In the US schools are open in many areas. But in blue states and cities, the teachers unions have kept them closed even though that hurts disadvantaged kids more than anyone. Chicago teachers union is threatening a strike if they are forced to go back to their jobs. They should all be fired if they strike. While that is certainly immoral to hurt disadvantaged kids, it’s even worse in that it is unscientific.
There is nothing more immoral than the teachers and their unions.
The unions certainly. But then I am not in favor of public worker unions since they are taxpayer supported entities. The public should not be bargaining against itself. But I have known many wonderful teachers, including some who fought against unions as a way to keep students’ interests first.
Yes, the teachers unions have become too powerful. Get back to teaching the children or move aside and let others who will.
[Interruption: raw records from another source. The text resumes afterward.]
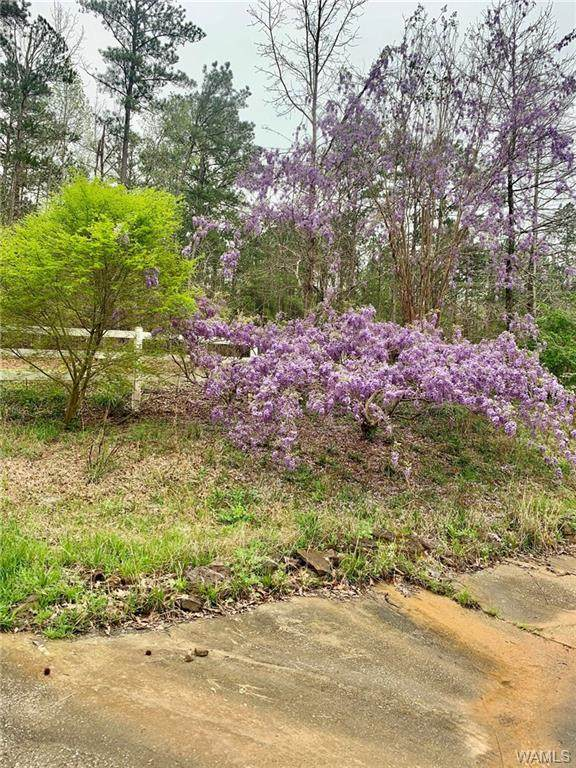 11020 Indian Creek Road, DUNCANVILLE, AL 35456 (MLS #137600) :: The Advantage Realty Group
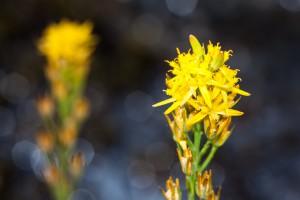 Die seltene Moorlilie (auch Beinbrech genannt)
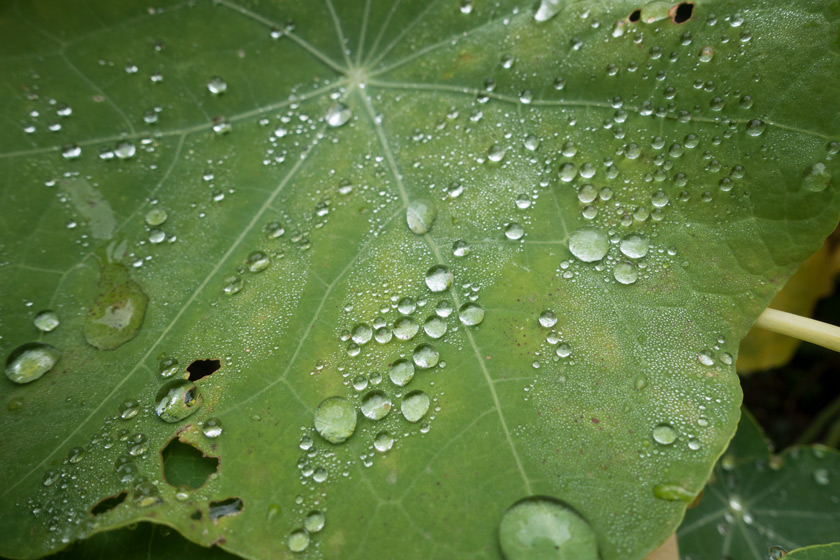 Water drops on nasturtium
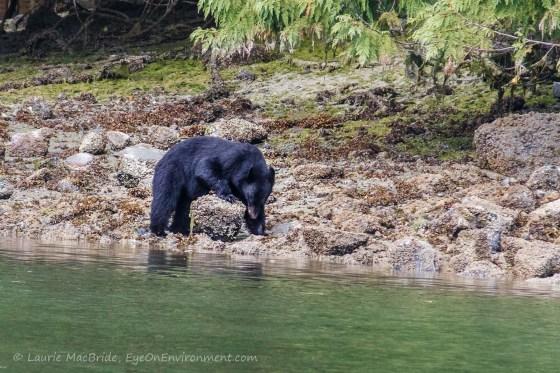 Black bear turning up boulder on beach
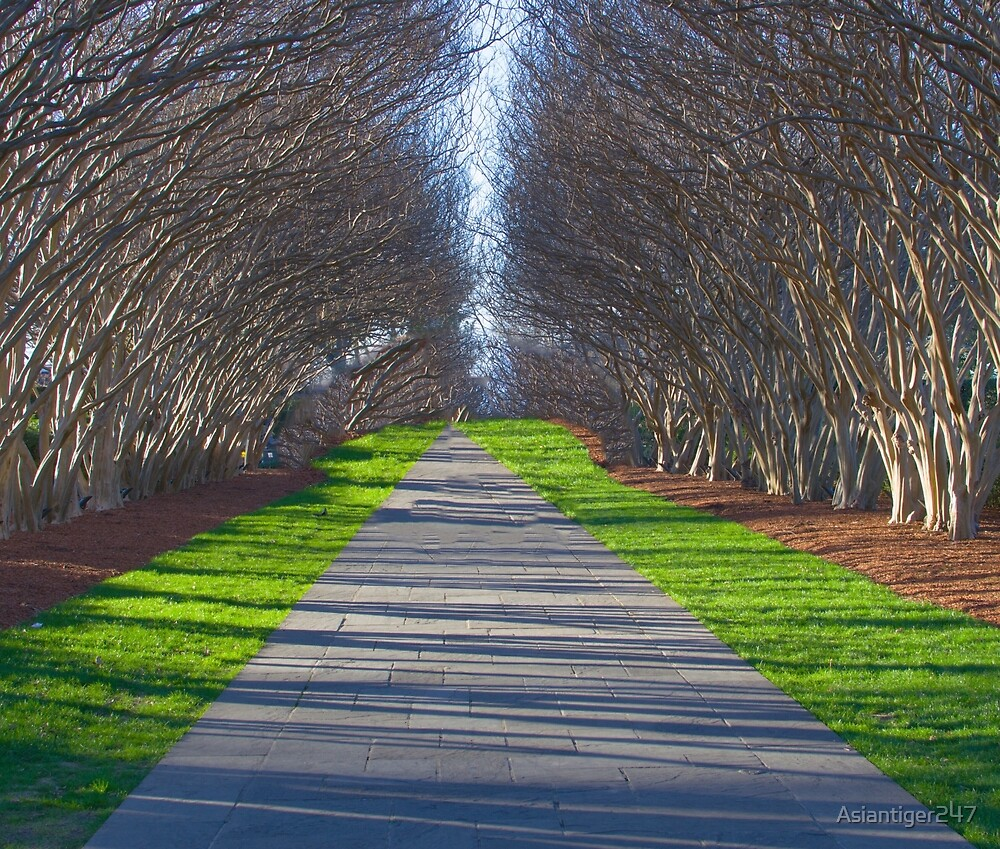 Arched Trees by Asiantiger247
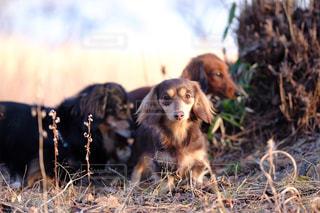 干し草の山の横に茶色の犬立っての写真・画像素材[850580]
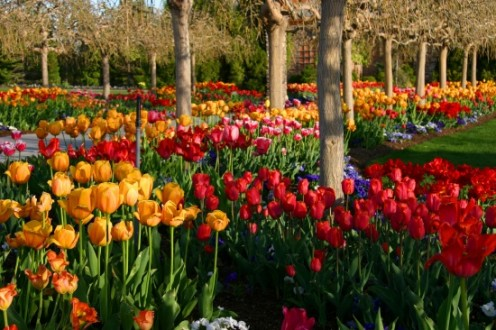 Celebrate spring with the arrival of tulips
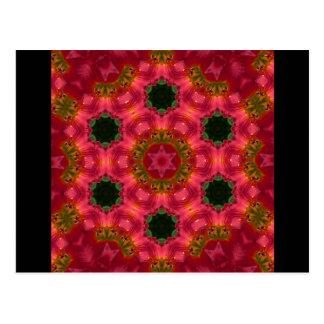 New Day Gardens Postcard- Kaleidoscopic Daylily BF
The largest donor to the Democratic Party in California is the California Teacher’s Association. Unions don’t care about kids, they care about power. The former leader of the CTA explicitly confirmed this a few years ago when being interviewed about a different school-related issue. He said, in effect, “We don’t represent children, we represent teachers.” Teachers who the union paints as being more concerned with their own health and happiness than they are for the kids they teach. So much for public service.
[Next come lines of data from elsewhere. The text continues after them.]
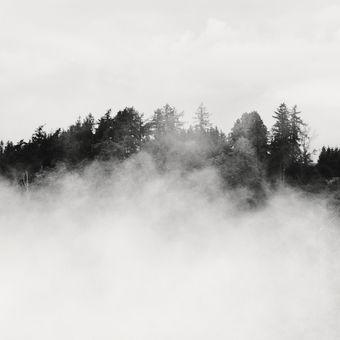 Za mlhou...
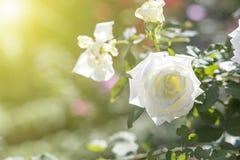 White rose. Flower in garden stock image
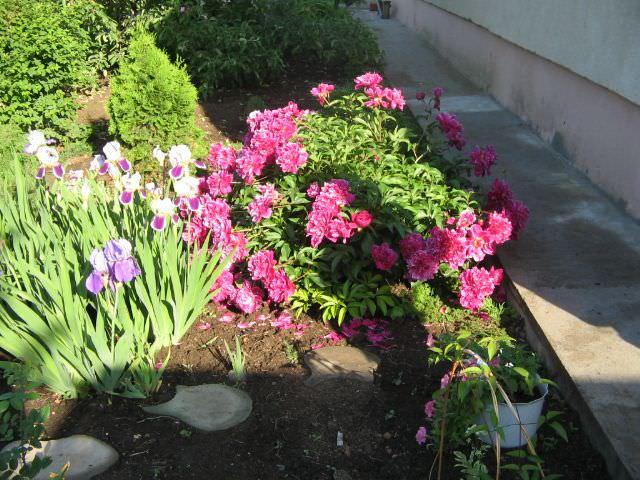 растения для бордюров фото и названия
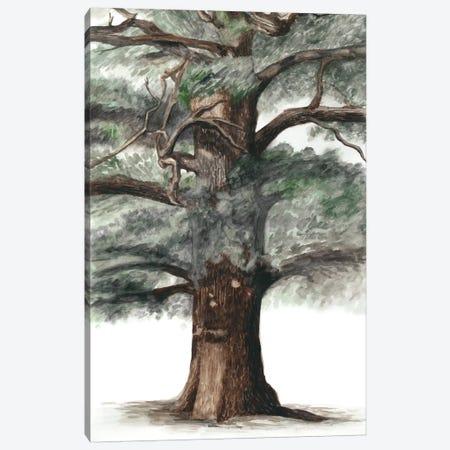 Oak Tree Composition I 3-Piece Canvas #NMC116} by Naomi McCavitt Canvas Print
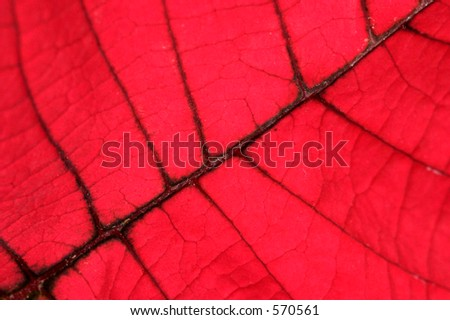 Close up macro shot of a red autumn leaf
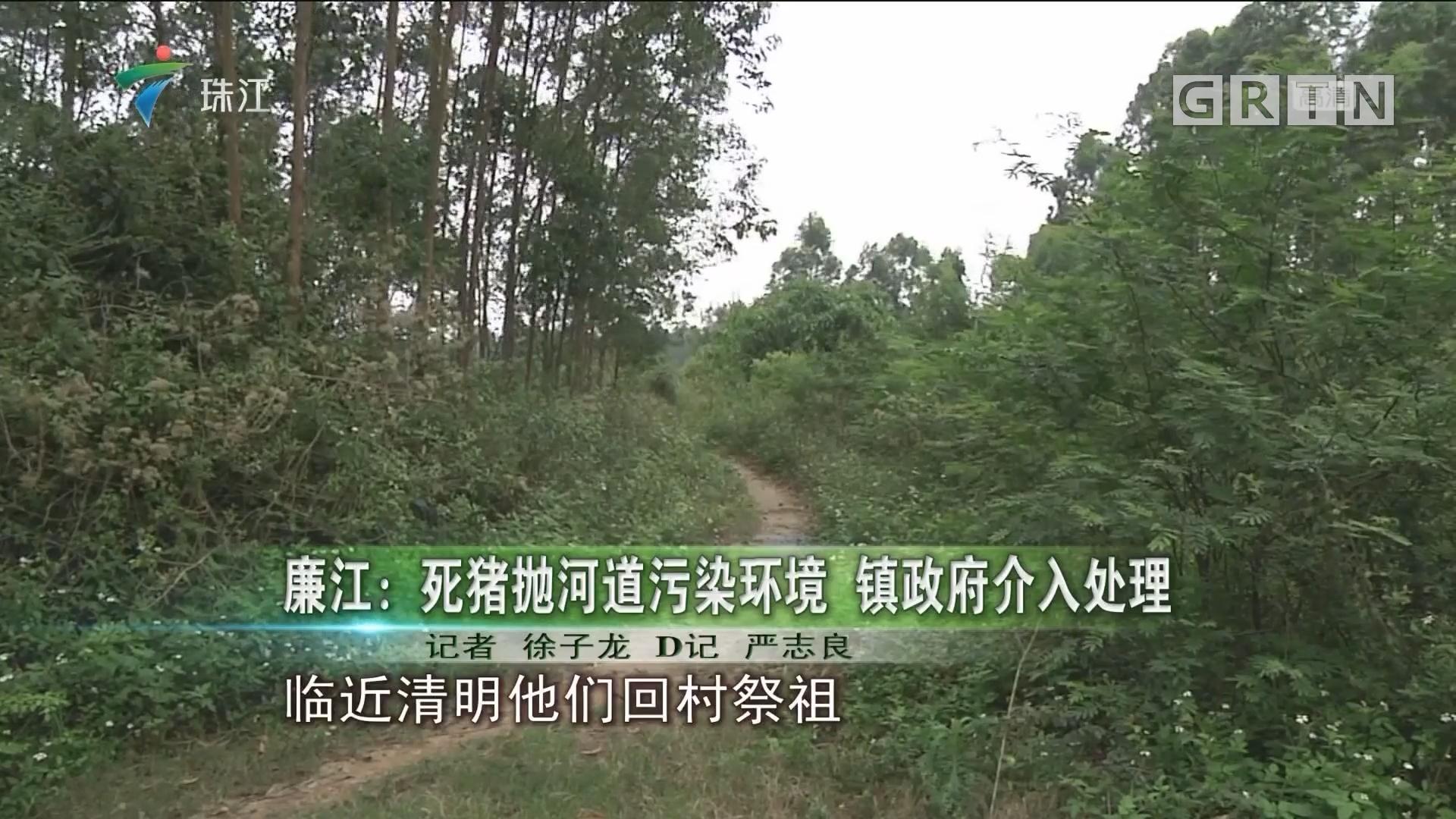 廉江:死猪抛河道污染环境 镇政府介入处理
Most of the teachers I know care about our children, and want to return to the classroom. But as long as the CTA is calling the shots in Sacramento (he who pays the piper calls the tune), Gavin Newsom will never have the backbone to issue the order re-opening the schools.
We have five grand daughters, ages 6 – 18. The effects of school closure on them has been profound. And, they are surrounded by loving extended families. I shudder to contemplate the effects on kids less fortunate. Those consequences will be played out in American culture for decades to come.
Keeping the schools closed is criminal.
In Las Vegas the teachers finally went back to work. But only after they were shamed into doing so by the suicide of 20 kids due to lockdown. For the most part, the teachers and their unions are just evil.
A good reminder of huge and mostly ignored collateral damage.
Alex, you are a hero!
For the granny’s safety , we have thrown our children under the bus.
Yes indeed!
Also, the grannies were not asked and most would be appalled at the idea.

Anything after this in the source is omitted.